Document excerpt:
= Aerial landscape art =

Landscape considered as art

An artistic depiction of an aerial landscape: Jane Frank (Jane Schenthal Frank, 1918-1986), Aerial Series: Ploughed Fields, Maryland, 1974, acrylic and mixed materials on apertured double canvas, 52"x48".

(This article concerns painting and other non-photographic media. Otherwise, see aerial photography)

Aerial landscape art includes paintings and other visual arts which depict or evoke the appearance of a landscape from a perspective above it—usually from a considerable distance—as it might be viewed from an aircraft or spacecraft. Sometimes the art is based not on direct observation but on aerial photography, or on maps created using satellite imagery. This kind of landscape art hardly existed before the 20th century; its modern development coincided with the advent of human transport which allowed for actual overhead views of large landscapes.

Aerial landscapes are landscapes as seen from the sky. The earliest depictions of aerial landscapes are maps, or somewhat map-like artworks, which show a landscape from an imagined bird's-eye viewpoint. For example, Australian Aborigines, beginning in very ancient times, created "country" landscapes—aerial landscapes depicting their country—showing ancestral paths to watering holes and sacred sites. Centuries before air travel, Europeans developed maps of whole continents and even of the globe itself, all from an imagined aerial perspective, aided with mathematical calculations derived from surveys and knowledge of astronomical relationships.

Data provided:
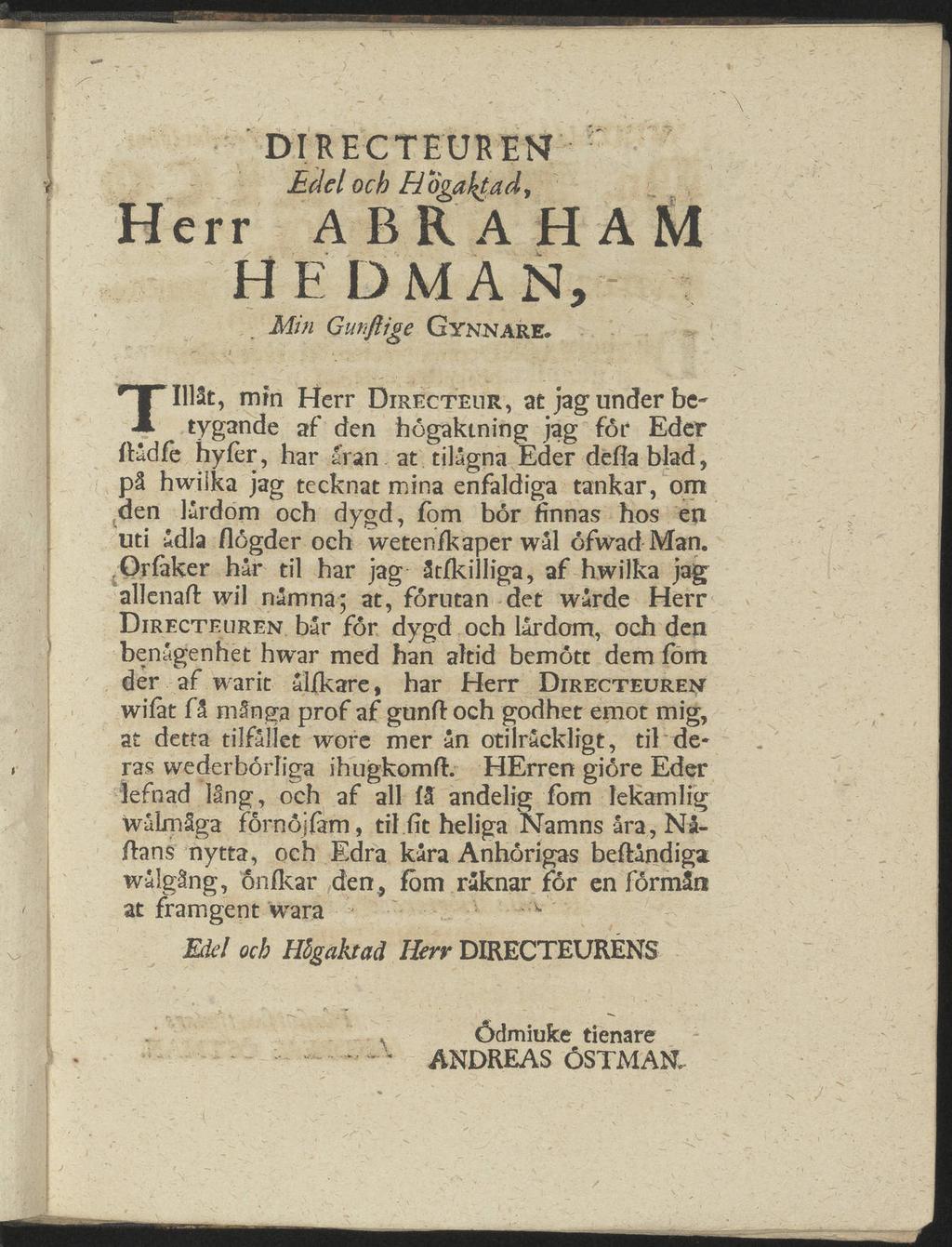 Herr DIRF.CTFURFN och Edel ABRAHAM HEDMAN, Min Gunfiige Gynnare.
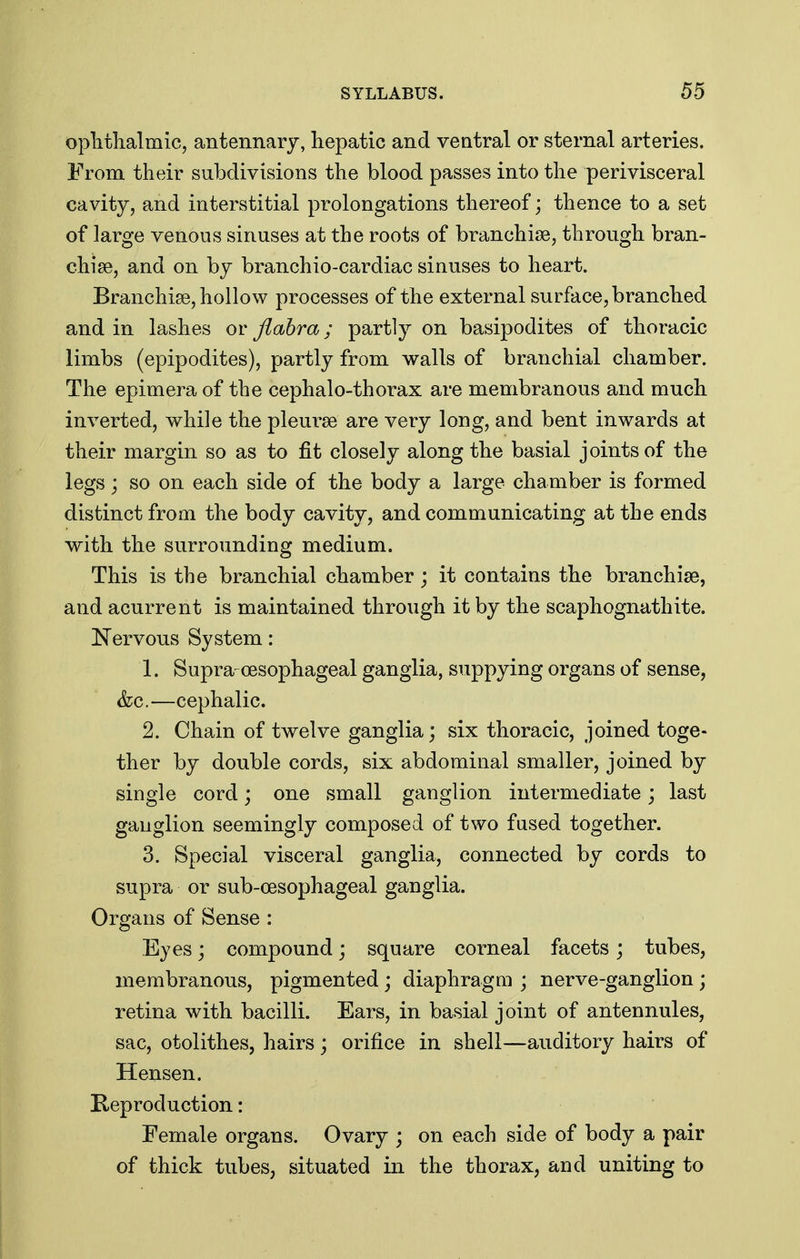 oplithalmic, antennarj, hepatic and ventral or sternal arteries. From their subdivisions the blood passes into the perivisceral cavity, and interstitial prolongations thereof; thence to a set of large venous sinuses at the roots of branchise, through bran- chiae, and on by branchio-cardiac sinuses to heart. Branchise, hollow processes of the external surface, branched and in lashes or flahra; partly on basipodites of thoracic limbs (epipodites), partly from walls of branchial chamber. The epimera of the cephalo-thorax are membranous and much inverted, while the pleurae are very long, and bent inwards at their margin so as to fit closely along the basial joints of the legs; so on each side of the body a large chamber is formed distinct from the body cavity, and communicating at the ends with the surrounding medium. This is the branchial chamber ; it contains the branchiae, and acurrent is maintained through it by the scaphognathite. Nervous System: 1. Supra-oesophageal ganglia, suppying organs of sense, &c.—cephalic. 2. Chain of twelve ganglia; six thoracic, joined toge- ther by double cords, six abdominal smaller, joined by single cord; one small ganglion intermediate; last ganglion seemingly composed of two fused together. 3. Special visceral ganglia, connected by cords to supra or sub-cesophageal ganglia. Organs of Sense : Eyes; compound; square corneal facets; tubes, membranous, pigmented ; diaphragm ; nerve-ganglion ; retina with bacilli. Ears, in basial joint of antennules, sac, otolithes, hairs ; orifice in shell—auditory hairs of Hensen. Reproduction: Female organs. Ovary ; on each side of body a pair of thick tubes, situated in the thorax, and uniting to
* * *
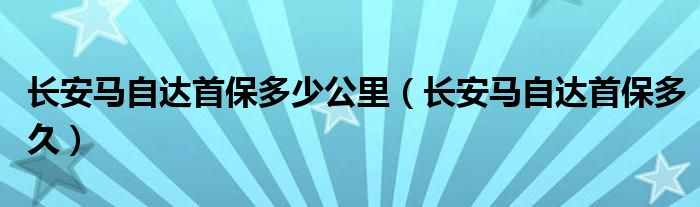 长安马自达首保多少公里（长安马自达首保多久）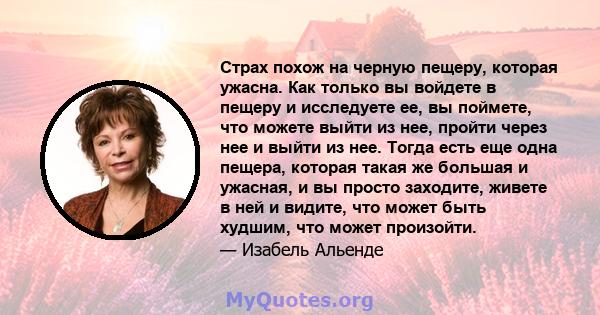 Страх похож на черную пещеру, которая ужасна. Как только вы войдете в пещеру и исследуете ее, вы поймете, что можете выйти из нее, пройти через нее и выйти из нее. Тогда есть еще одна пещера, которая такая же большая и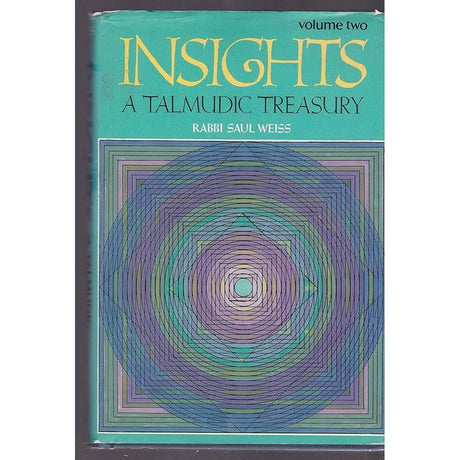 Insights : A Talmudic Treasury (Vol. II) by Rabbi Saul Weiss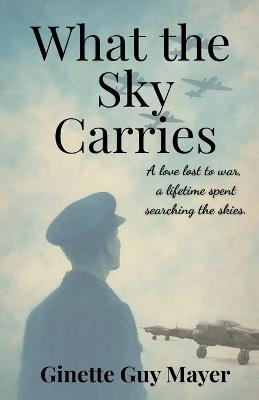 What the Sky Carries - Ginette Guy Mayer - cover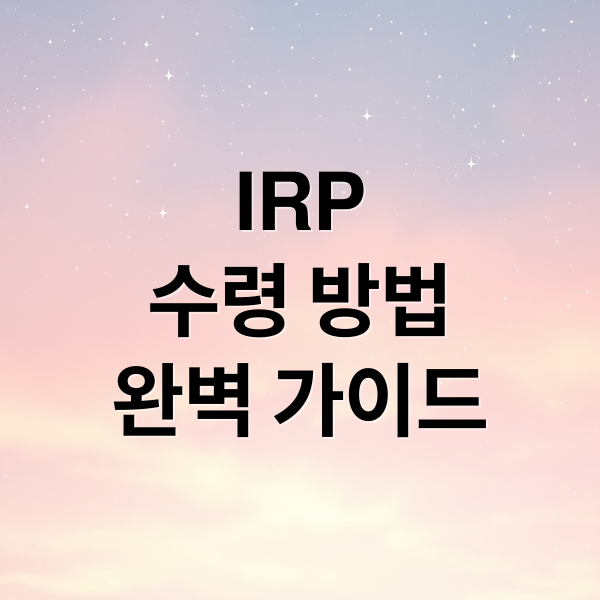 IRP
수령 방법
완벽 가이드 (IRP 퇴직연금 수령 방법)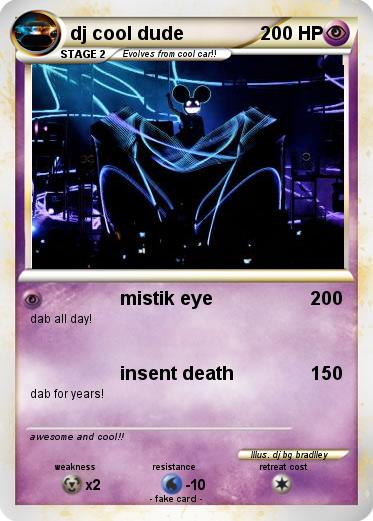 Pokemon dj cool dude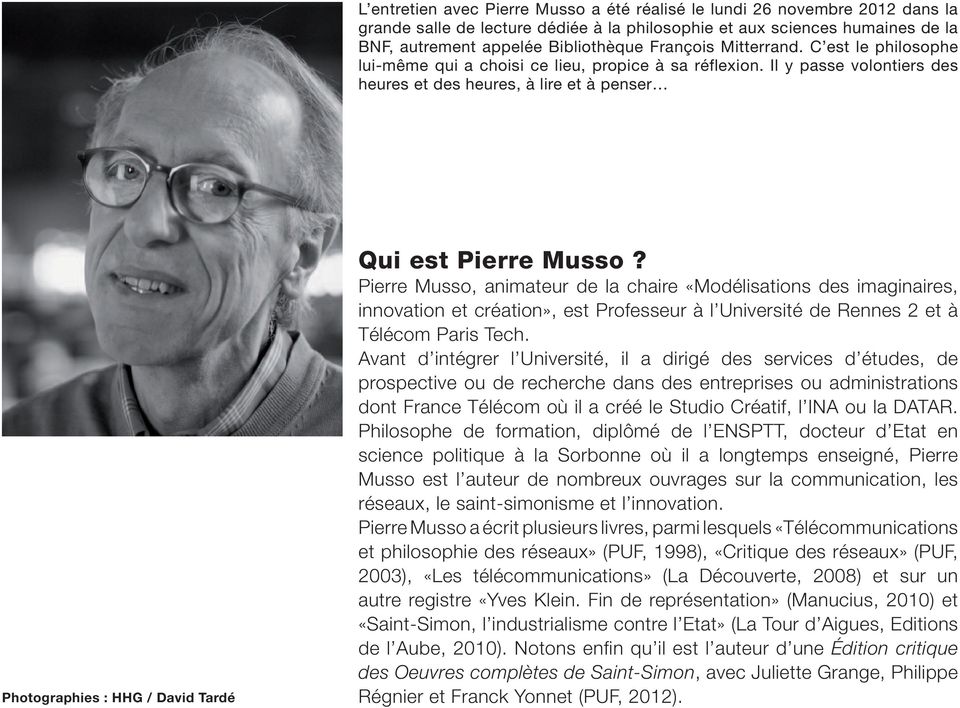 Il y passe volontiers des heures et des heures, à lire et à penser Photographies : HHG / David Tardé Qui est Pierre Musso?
---
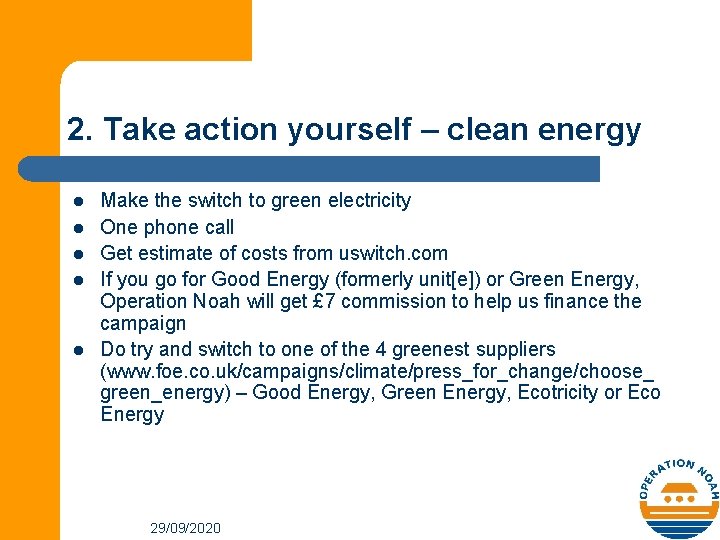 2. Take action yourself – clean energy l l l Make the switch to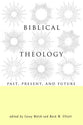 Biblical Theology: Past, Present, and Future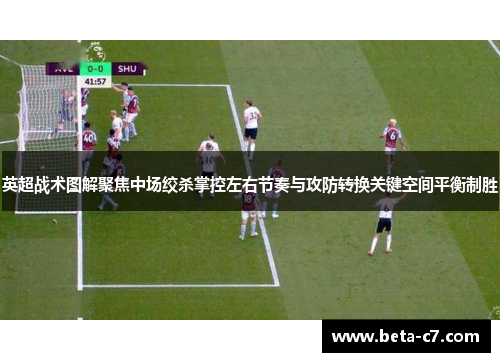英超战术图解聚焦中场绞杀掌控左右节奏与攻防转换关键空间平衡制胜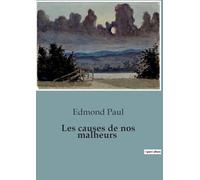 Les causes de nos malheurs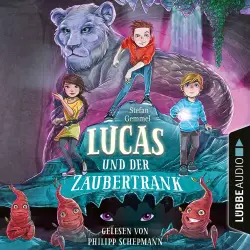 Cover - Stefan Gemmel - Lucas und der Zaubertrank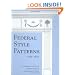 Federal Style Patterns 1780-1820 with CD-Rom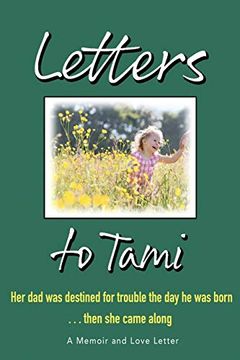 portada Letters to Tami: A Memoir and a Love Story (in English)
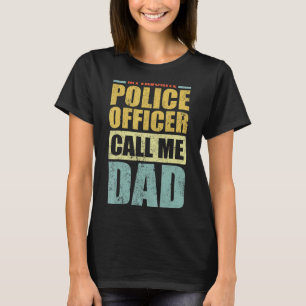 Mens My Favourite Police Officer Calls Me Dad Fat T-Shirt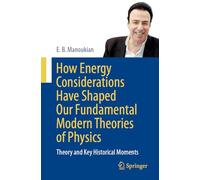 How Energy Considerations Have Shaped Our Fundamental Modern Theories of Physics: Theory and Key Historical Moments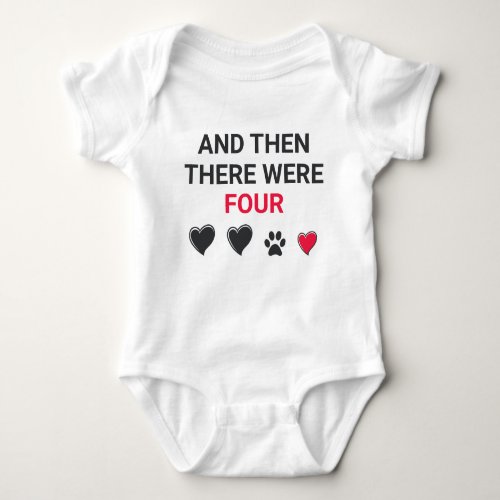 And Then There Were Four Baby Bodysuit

Questions:
[A] Print the part of the aerial landscape art article starting with "(This article concerns" and going on through "of large landscapes.".
[B] According to the aerial landscape art article, what did the "country" landscapes of Australian Aborigines show?
[C] Go on with the aerial landscape art article from the point where it stops.
The records are separate material and have no connection to the aerial landscape art article.

Answers in order:
[A]
(This article concerns painting and other non-photographic media. Otherwise, see aerial photography)

Aerial landscape art includes paintings and other visual arts which depict or evoke the appearance of a landscape from a perspective above it—usually from a considerable distance—as it might be viewed from an aircraft or spacecraft. Sometimes the art is based not on direct observation but on aerial photography, or on maps created using satellite imagery. This kind of landscape art hardly existed before the 20th century; its modern development coincided with the advent of human transport which allowed for actual overhead views of large landscapes.

[B] They showed ancestral paths to watering holes and sacred sites.

[C]
There were other pre-20th century Western artworks sometimes depicting a single town or precinct in a manner that comes closer to real aerial landscape, showing a town or city more or less as it might look from directly overhead. These map-like aerial townscapes often employed a kind of mixed perspective; while the overall view was quasi-aerial—showing the disposition of features arrayed as if seen from directly above—individual features of importance (such as churches or other major buildings) were pictured larger than scale, angled as they might look to someone standing on the ground. The map-like functional purpose of these pictures meant that such landmarks ought to be recognizable to a viewer, therefore, a realistic overhead view of the scene would defeat the purpose. The advent of balloon travel in the 19th century encouraged the development of more realistic aerial landscapes, as the first pioneering aviators begin to learn what landscapes and buildings really looked like when viewed from directly overhead.

==Modernist abstraction and the aerial landscape==
The artist Kazimir Malevich (1878–1935), who wrote extensively on the aesthetics and philosophy of modern art, identified the aerial landscape (especially the "bird's-eye view", looking straight down, as opposed to an oblique angle) as a genuinely new and radicalizing paradigm in the art of the twentieth century. In his view, air travel, and more specifically, aerial photography had created this broad change in consciousness. The Italian Futurists were similarly fascinated with aerial views of landscapes.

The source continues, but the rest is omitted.